Cada paso en la ciudad como caminante crea circuitos. Pienso ya en la deriva. He amado caminar sola en la noche de una ciudad como Quito, una actividad contraindicada para cualquier mujer. Cuando abrieron el metro, empecé a recorrer el circuito cerrado desde Quitumbe hasta El Labrador, sin salir de las estaciones. Hoy el metro es una sola línea de norte a sur, de sur a norte. El mapa todavía no es una maraña ordenada como la del metro de Londres. Es incipiente pero ya es un trayecto común para las personas que necesitan ir al hipercentro y a las periferias. Una noche salí de la estación de metro de La Carolina y el primer golpe de aire me recordó la salida de otros metros y otras ciudades. Pensé en planificadores urbanos. Pensé en cosmólogos, pues ellos también trazan circuitos. Hoy la temporalidad cósmica derruye cualquier noción de eternidad. La deriva nocturna por Quito es también la deriva cósmica: ambas plantean la misma pregunta sobre qué permanece cuando el movimiento cesa y la luz se extingue. Están el golpe del frío y la oscuridad amenazante de un parque cercano con sus peligros: un parque donde, supe hace poco, habitan murciélagos, donde viven personas en la oscuridad, donde los gritos se pierden o traen sin cuidado a quienes están encerrados en sus casas. Camino rápidamente. El viento me manifiesta un contorno. El aire se calienta en mi garganta. Entonces no concibo una imagen mía. No me veo desde arriba ni de frente.

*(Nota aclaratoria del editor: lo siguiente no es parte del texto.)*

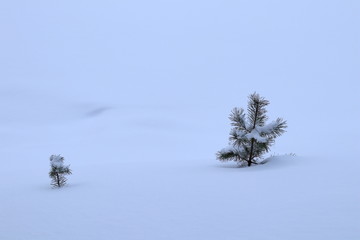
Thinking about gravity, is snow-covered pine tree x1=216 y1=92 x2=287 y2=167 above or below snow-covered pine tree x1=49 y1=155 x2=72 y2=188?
above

El halo electrónico captura coordenadas, deja líneas y pierde texturas. Registra puntos en el espacio pero no la respiración agitada cuando se huye de un parque oscuro, la tranquilidad pasmosa de caminar en la noche durante un apagón. Tampoco el encuentro de miradas con un desconocido ni el peso de la memoria que ciertos lugares cargan. Mientras más precisos son los instrumentos para mapear el movimiento —desde las «miradas superiores» que imagina Félix hasta el GPS en un anillo— más evidente es que necesitaré otra geometría. En la abstracción gráfica hay un consuelo frente a la ausencia, una forma de decir «estuvimos aquí tantas veces», una manera de demoler los presentes. El verdadero halo no es el que dibujan los dispositivos, sino algún campo de percepción y la memoria que se expanden alrededor de cada paso. Es lo que transforma el espacio anónimo en territorio, en lodo vivido.